Number 15: Do not follow thousands of people to try and gain more followers. Jeff Bullas (@JeffBullas) has a massive following and offers excellent advice on gaining followers that are relevant to your business. His advice is to follow the followers of your business idol. Follow others that share similar interests, and then follow their followers. Tweepi is a great tool that allows you to quickly search for role models.
Number 16: WHY ARE YOU SHOUTING? Limit the caps people. Just because you write in all capital letters does not mean I am going to reply. In fact, quite the opposite. I am going to find you annoying, and I will likely unfollow you. Want to capitalize a single word, go for it – no harm there.
Number 17: Don’t announce followers or unfollowers, retweets, etc. Who cares if @BobSacamano unfollowed you? I certainly don’t.

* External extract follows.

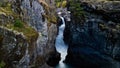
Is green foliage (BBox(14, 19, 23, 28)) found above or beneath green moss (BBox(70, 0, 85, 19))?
above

Number 18: Test the links to tweets you are retweeting. If you are a retweeting machine, take the time to read what you are passing along. Nothing worse than looking at a link that has been retweeted and it takes me to a 404 page not found.
Number 19: Proofread your tweets ladies and gentlemen. This is not AOL Instant Messenger. This is a message sent out to the masses and will be a representation of your business/personality. Spelling, yes it is important.
Number 20: Consistency. Guess who I am not following? The individual that has not posted in 2 months, but goes on the occasional 20 tweet a day bender, then back on hiatus. If your account has not been active for over a month, I am going to assume you no longer tweet, read my tweets, or provide any value to the community.
Number 21: Keep it short. You have 140 characters, but guess what… 100-120 is the sweet-spot for retweets, replies, and favorites. After all, longer tweets leave no space to your audience to engage with your content and add their comments.
Number 22: Not engaging with your followers and not engaging with your nonfollowers. Gaining a following involves work, you have to shake hands and kiss babies. Get in on those conversations, share your information.
Number 23: Do not obsess over your follower count. Organic growth is the best way to grow your following and your business. For the love of god, do not pay for 50k REAL FOLLOWERS only $5.
Number 24: Klout score. Nobody worth one’s salt ever said Klout was a legitimate factor. Sure it can offer some form of metric as to your reach and popularity, but the truth is Klout scores can be gamed and do not hold much value. If anything, use it as a personal metric to see your growth.